# Why is CaCl2 better than CaCO3 ?



## kekon (Aug 1, 2005)

Is it only because CaCl2 dissolves better in the water than CaCO3 ? (CaSO4 is recommended together with CaCl2 but it dissolves hard in the water, similarily as CaCO3). Viewing all the threads about preparing RO water I came to the conlusion that the following "set" is a good thing to mineralize RO water:

CaCl2, CaSO4, MgSO4, NaHCO3.

As far as I know CaCl2 and CaSO4 should be mixed in 4:1 ratio but I couldn't find how much NaHCO3 should be added.


----------



## cS (Jan 27, 2004)

kekon said:


> (CaSO4 is recommended together with CaCl2 but it dissolves hard in the water, similarily as CaCO3)


You're probably confusing CaSO4 with MgSO4. 

CaCl2 and MgSO4 are recommended to be used together to increase GH (the measure of Ca & Mg). CaCl2 is preferred over CaCO3 and CaSO4 because CaCl2 dissolves in water very easily.

The 4:1 *Ca:Mg* ratio is quoted often but I wouldn't give it much thought because the Ca & Mg content of natural water vary greatly.

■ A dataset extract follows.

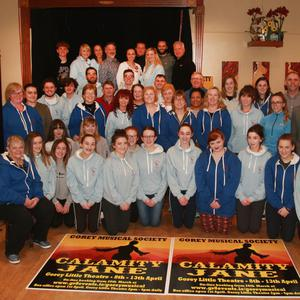 Gorey Musical Society in the Loch Garman Arms launching their online booking, which opens on March 26, for their upcoming production of Calamity Jane, which runs from April 8-13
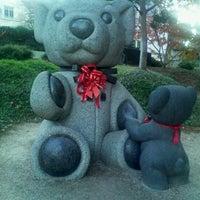 Photo taken at Teddy Bears Sculptures by Bert T. on 12/2/2012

Just add equal amounts of Ca & Mg to bring the GH >=3 degrees and your plants would be just fine.

NaHCO3 (baking soda) is used to increase KH. 1 teaspoon (6 gram) per 50 liters of water will increase the KH by 4 degrees.


----------



## Salt (Apr 5, 2005)

If you are referring to the articles Edward has written, I'm confused by it also. I don't see where he is testing his water and checking his levels. It looks to me like he is adding a bit of this and a pinch of that every couple of days. Following that, it follows to me that CaCl2, CaSO4, and MgSO4 would yield the best results doing it this way, because you are adding additional nutrients that plants need, mainly sulfate and chloride. If you use only CaCO3 and MgCO3 and basically just "add a spoon" every few days without tracking your carbonate levels, then you could be raising your carbonate levels to be too high for some species of plants that are more fussy about carbonates, plus if you are not adding anything else, then the plants will lack chloride and sulfate.

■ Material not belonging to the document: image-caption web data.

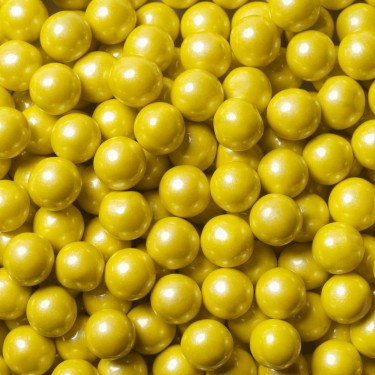 Sixlets® Shimmer Yellow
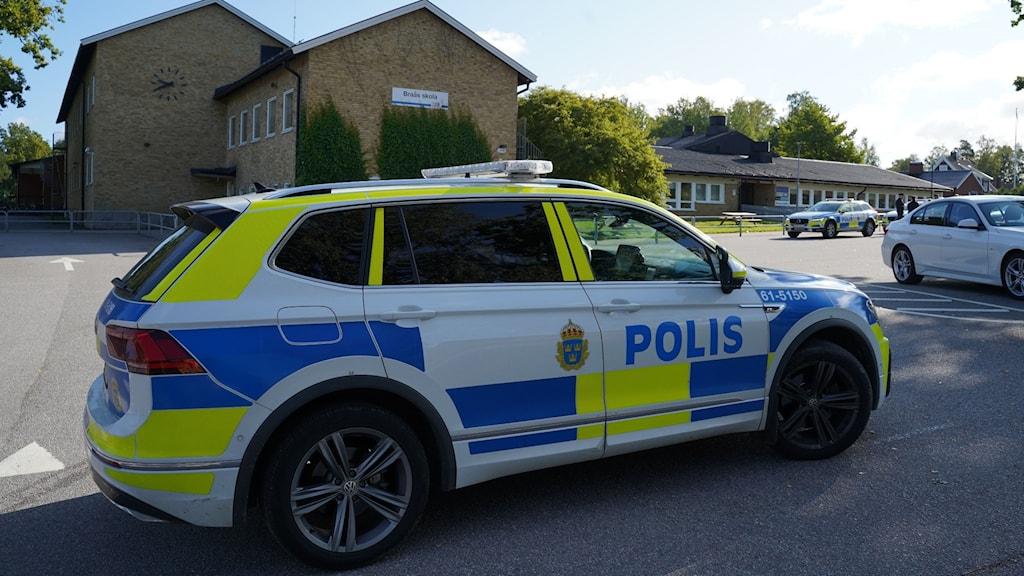 Bombhot mot Braås skola.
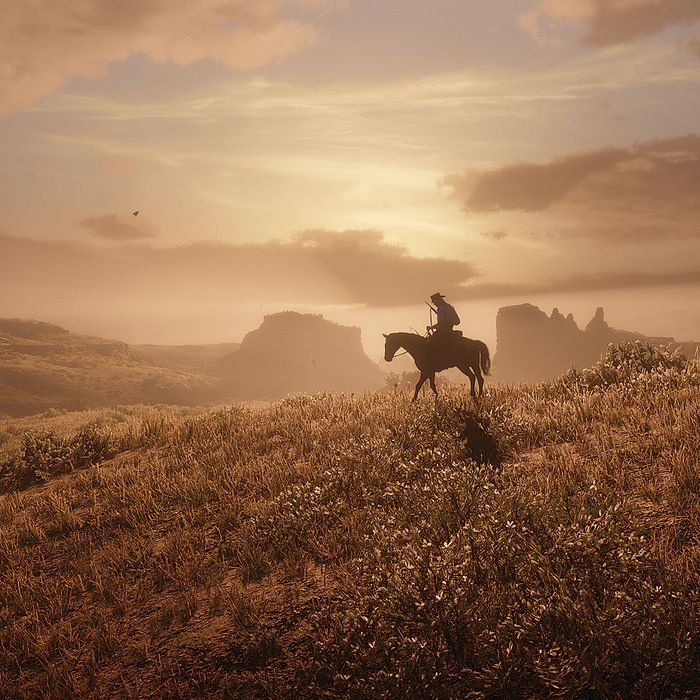how long did it take to make red dead redemption 2-2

I use very pure RO/DI water (from a 5 stage system), plus I use the Seachem line of plant products. To reconstitute on my 40% weekly water change, I use a gram scale and use CaCO3 and MgCO3 for GH/KH. The Seachem products also increase the GH a little over the week, so at the next weekly water change, adding CaCO3 and MgCO3 to reach my target levels (5 dKH and 6 dGH) will leave the KH a little low, so I make up the remaining CO3 by adding KHCO3. All this adds *only* calcium, magnesium, potassium, and carbonates, and allows chloride, sulfate, and sodium to come from the Seachem products. This also helps lower TDS, which is also helpful in growing plants.

So far I have gotten excellent results, better than I ever did with CaCl2 and MgSO4. I even got some emerged _pogostemon stellata_ a couple of weeks ago and lo and behold it's growing!  A personal first.

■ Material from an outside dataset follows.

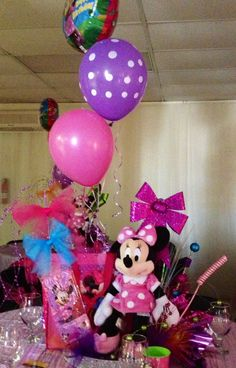Minnie boutique decoration Boutique Decor, Minnie Mouse Party, Party Time, Birthday Parties, Birthdays, Party Ideas, Decoration, Event Organization, Party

Based on a lot of what I have been reading lately, I am currently thinking that the limiting factor in growing some of the tougher plants are 1) too much carbonates, and 2) too much magnesium. With the recent discovery (by Edward and Tom Barr) that 10 ppm or higher of magnesium stops _rotala wallichii_ and _toninia_ from growing completely, I think that the ca:mg ratio becomes much more important if you are trying to grow species such as this.


----------



## Mjproost (Nov 17, 2005)

> adding CaCO3 and MgCO3 to reach my target levels (5 dKH and 6 dGH)


Salt- Thanks again for your help. How do you get the CaCO3 to dissolve?

I have some of this and it doesn't seem to dissolve in a reasonable amount of time for me.


----------



## Salt (Apr 5, 2005)

CaCO3 is only slightly soluable in RO/DI water at room temperature. You can apply heat to raise the solubility somewhat, or, more effectively, you can inject CO2 while you are mixing it to turn it into Ca(HCO3)2 - calcium bicarbonate, which only forms in solution, and _is_ soluable. (Don't apply heat *and* inject CO2 at the same time, or you'll actually lower solubility.)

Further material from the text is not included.